Pick out each line in the entries below that contains the word "wall", matching case exactly, and copy those lines.

(Records from a spatial question set)
◇ ◇ ◇ ◇ ◇ ◇ ◇
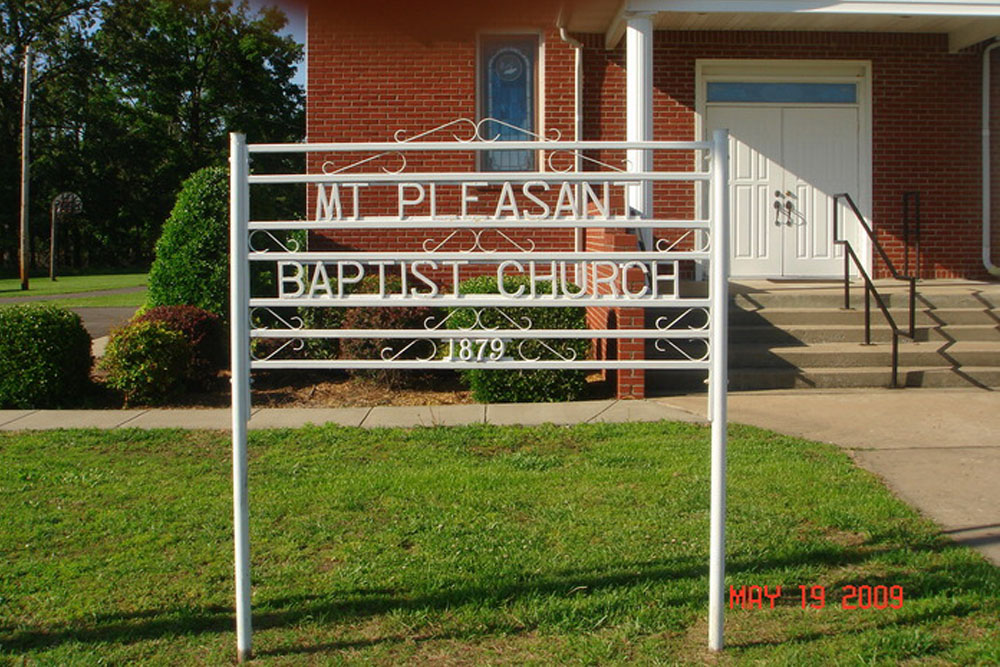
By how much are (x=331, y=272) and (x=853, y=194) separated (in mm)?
6378

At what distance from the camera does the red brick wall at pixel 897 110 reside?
11.9 metres

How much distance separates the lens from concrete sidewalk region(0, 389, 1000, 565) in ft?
21.4

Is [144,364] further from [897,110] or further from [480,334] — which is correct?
[897,110]

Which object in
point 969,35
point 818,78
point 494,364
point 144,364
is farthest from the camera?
point 818,78

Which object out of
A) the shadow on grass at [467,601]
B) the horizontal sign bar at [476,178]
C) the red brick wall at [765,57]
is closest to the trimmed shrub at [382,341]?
the red brick wall at [765,57]

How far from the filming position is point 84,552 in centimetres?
500

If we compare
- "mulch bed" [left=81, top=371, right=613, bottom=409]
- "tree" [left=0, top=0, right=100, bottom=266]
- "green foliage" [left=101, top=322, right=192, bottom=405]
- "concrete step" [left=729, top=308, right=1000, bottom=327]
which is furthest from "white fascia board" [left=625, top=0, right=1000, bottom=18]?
"tree" [left=0, top=0, right=100, bottom=266]

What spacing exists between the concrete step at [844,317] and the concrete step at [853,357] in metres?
0.56

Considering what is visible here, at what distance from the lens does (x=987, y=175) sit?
12.2 m

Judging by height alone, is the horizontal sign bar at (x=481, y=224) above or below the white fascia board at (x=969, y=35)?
below

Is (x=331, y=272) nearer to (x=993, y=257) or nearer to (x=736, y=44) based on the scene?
(x=736, y=44)

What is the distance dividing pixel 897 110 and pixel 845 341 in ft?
12.2

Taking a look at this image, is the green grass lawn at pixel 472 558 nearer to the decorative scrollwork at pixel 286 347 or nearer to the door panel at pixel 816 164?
the decorative scrollwork at pixel 286 347
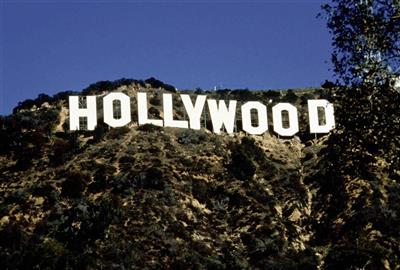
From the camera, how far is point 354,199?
71812mm

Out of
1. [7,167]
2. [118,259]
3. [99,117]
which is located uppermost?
[99,117]

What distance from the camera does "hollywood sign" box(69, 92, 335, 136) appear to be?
268 feet

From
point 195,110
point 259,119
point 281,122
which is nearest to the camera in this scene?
point 195,110


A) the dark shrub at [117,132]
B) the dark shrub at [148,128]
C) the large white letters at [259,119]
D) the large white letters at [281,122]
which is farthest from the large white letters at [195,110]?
the large white letters at [281,122]

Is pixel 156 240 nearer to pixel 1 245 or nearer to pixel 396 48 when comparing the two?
pixel 1 245

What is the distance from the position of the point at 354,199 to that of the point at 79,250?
27.2 metres

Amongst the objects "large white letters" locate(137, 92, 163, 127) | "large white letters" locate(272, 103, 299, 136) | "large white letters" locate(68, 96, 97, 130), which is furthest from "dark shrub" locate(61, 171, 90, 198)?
"large white letters" locate(272, 103, 299, 136)

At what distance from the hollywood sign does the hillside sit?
1489 mm

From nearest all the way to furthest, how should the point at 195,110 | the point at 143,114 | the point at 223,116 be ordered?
the point at 143,114 → the point at 195,110 → the point at 223,116

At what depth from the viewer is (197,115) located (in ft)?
281

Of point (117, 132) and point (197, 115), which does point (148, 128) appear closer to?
point (117, 132)

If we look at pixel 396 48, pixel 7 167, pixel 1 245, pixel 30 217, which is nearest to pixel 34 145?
pixel 7 167

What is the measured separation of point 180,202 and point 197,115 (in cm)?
1698

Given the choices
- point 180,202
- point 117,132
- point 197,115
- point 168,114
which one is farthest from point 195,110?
point 180,202
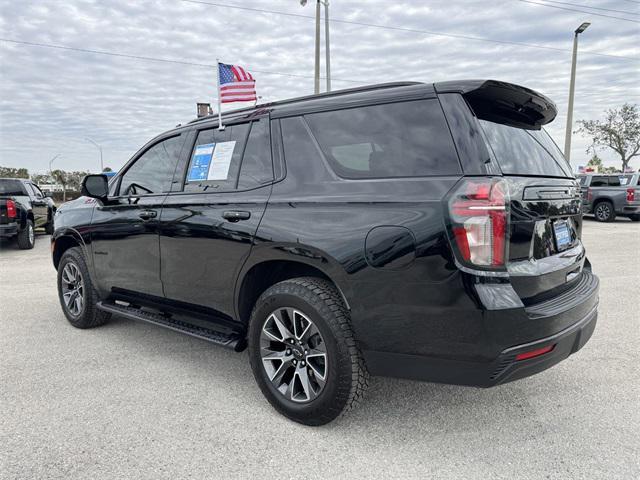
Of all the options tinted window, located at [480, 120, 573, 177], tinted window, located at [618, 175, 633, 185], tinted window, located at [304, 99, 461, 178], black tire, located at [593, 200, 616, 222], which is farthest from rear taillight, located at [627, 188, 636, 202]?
tinted window, located at [304, 99, 461, 178]

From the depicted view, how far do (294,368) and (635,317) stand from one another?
3.80 meters

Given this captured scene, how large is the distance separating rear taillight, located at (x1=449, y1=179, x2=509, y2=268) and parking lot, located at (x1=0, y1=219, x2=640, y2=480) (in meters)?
1.04

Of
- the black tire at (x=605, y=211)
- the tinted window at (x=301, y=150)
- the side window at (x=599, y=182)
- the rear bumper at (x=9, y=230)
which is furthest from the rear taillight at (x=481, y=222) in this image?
the side window at (x=599, y=182)

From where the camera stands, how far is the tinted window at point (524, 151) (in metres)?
2.39

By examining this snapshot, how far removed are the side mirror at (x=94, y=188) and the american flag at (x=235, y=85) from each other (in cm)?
144

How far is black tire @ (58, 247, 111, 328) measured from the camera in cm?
446

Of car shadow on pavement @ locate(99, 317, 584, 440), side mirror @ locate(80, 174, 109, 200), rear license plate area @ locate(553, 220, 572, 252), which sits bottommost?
car shadow on pavement @ locate(99, 317, 584, 440)

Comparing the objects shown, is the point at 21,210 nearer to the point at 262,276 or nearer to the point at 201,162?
the point at 201,162

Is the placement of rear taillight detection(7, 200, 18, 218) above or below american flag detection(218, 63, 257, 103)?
below

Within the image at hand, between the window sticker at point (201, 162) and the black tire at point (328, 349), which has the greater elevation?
the window sticker at point (201, 162)

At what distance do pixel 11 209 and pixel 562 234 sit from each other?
10875mm

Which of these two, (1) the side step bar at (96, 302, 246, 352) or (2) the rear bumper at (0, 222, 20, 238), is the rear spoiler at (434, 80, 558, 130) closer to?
(1) the side step bar at (96, 302, 246, 352)

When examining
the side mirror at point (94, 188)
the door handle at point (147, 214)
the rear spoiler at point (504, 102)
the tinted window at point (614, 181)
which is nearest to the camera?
the rear spoiler at point (504, 102)

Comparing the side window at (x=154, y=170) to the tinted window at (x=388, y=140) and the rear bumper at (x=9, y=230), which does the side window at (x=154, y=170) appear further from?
the rear bumper at (x=9, y=230)
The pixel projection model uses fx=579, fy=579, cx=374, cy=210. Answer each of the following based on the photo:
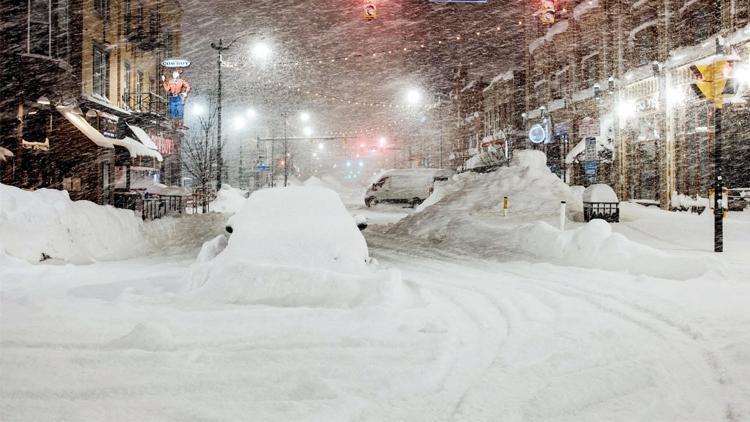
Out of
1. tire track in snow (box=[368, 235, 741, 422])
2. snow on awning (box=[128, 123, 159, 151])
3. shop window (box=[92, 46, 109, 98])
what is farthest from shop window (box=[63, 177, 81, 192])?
tire track in snow (box=[368, 235, 741, 422])

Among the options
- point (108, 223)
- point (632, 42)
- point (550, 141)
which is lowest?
point (108, 223)

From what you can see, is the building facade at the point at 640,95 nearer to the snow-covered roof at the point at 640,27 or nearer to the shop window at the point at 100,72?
the snow-covered roof at the point at 640,27

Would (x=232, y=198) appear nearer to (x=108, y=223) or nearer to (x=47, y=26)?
(x=47, y=26)

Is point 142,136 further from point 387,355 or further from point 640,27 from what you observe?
point 387,355

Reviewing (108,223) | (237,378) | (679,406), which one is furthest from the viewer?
(108,223)

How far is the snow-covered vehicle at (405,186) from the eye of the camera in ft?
120

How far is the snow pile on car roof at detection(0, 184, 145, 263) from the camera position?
40.9 ft

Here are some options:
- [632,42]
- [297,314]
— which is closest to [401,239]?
[297,314]

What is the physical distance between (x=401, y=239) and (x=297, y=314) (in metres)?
11.7

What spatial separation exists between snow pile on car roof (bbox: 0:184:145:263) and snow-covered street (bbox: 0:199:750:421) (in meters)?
3.58

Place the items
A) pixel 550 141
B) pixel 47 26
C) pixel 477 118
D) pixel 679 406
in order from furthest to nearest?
pixel 477 118 < pixel 550 141 < pixel 47 26 < pixel 679 406

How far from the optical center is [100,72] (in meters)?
27.7

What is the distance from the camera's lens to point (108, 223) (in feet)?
53.0

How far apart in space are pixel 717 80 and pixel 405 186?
2562 centimetres
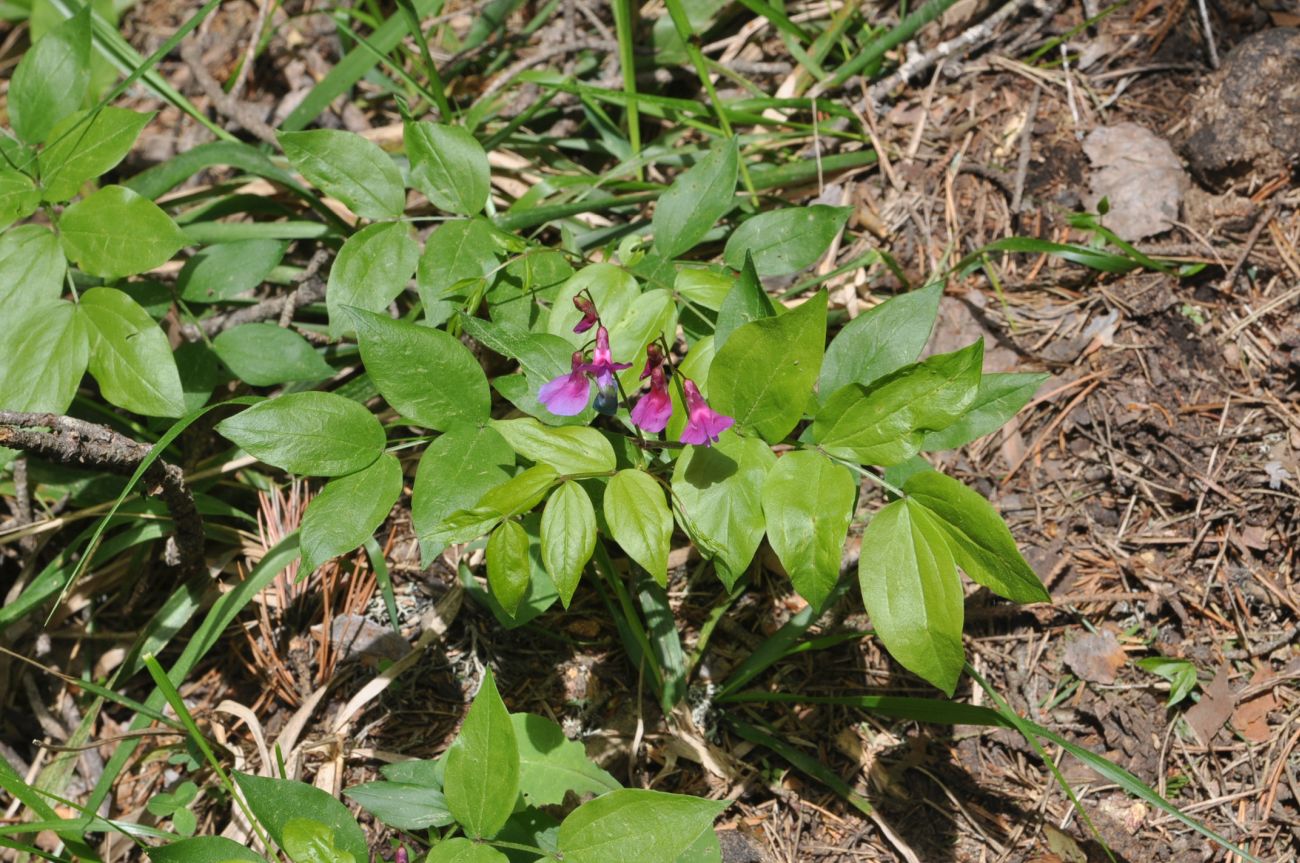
◇ ◇ ◇ ◇ ◇ ◇ ◇
## Right answer
At what distance from the camera does the red brick wall at pixel 897 110 reside?
C) the red brick wall at [765,57]
the red brick wall at [765,57]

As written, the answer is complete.